── EXTRACT
Given.  I am beginning to think that flames on lists like tcp-ip are
out-of-date and that I should never flame on a list with an audience
as large and diverse as this list.  This reply is an effort to douse
the flame and sound like a reasonable person.
	
	The issue of accounting becomes more significant as the
	services rendered become less research/experimental and more
	like commodities.  Telephone services such as the Federal
	Telephone System run by the GSA are cost-allocated in
	accordance with usage and one doesn't find it odd to pay for
	telephone calls on the basis of time and distance.
	
Well, distance is an historical rationale for charging.  I subscribed
at one time to Satellite Business Systems' long-distance service.
They charged a rate that was distance insensitive, arguing that since
it was satellite service, distance was not a true cost basis.  On the
other hand, time is still an obvious resource in a switched circuit
network.  There is no technical reason to do it one way or the other.
You pick a method that your customers and auditors will find
acceptable.  My basic argument is that chargeback is isolated from
network technology, except as used in arguments of equitability and
fairness. 

	The parameters for packet nets may be different than for
	telephone voice service (maybe no distance charges). The
	important thing for the parties involved is to be able to
	demonstrate that there is a reasonable sharing of costs.  One
	attractive thing about basing charges on usage is that as
	total usage goes up, it may be possible to make capital
	investments to increase capacity in a way that doesn't
	specifically require that all parties make an agreement to
	acquire more equipment - the service provider can buy it on
	the basis of increased usage and spread the cost in a
	reasonably equitable fashion.

Equity seems to be a key concept here.  Of course, equity depends on
the perception of those involved and implies that the rationale is
understandable and "natural".  The idea of using ramping usage charges
as a capitalization tool had not occurred to me; it is an idea with merit.
		

	From haverty@CCV.BBN.COM Sun Apr 17 18:55:17 1988
	Vint et al,
	In addition to these 'engineering' kinds of decisions, the
	network must make 'marketing' decisions.  For example, it
	might price a new service "unfairly" low, in order to
	encourage clients to upgrade (maybe mail should be cheaper if
	one uses the full domain server system?).  There are also
	costs associated with "marketing", such as advertising (NIC
	management bulletins?)
	
	As far as charging algorithms go, that is the province of the
	hypothetical marketing department - how do I price my product.
	In the context of the current mail discussion, I think it is
	best to assume that somehow all of the costs must be recovered
	by charges, including costs for investments for the future.
	The real question is how to use a pricing policy to encourage
	the desired behavior.

I think your point about looking at chargeback as a marketing issue is
particularly apropo.  I think that puts the best light on the subject.
Your argument begs the question, though, of "Will the charges from my
external network vendor [the Internet] unduly constrict or restrict my
ability to implement my own internal chargeback policy?"  It should not.
────
* DIRECTIVE 1:
Answer these questions about the chargeback discussion:
(a) What rate did Satellite Business Systems charge for its long-distance service?
(b) Which telephone system run by the GSA is given as an example of usage-based cost allocation?
(c) What is named as an example of a cost associated with "marketing"?
* DIRECTIVE 2: Copy everything in the chargeback discussion from "Equity seems to" down to "idea with merit.", with no changes.
── MATERIAL PROVIDED
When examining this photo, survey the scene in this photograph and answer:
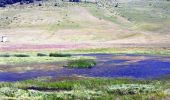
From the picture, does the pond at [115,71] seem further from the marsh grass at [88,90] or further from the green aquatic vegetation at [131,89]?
the green aquatic vegetation at [131,89]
────
* FINAL ANSWER 1:
(a) A rate that was distance insensitive.
(b) The Federal Telephone System.
(c) Advertising.

* FINAL ANSWER 2:
Equity seems to be a key concept here.  Of course, equity depends on
the perception of those involved and implies that the rationale is
understandable and "natural".  The idea of using ramping usage charges
as a capitalization tool had not occurred to me; it is an idea with merit.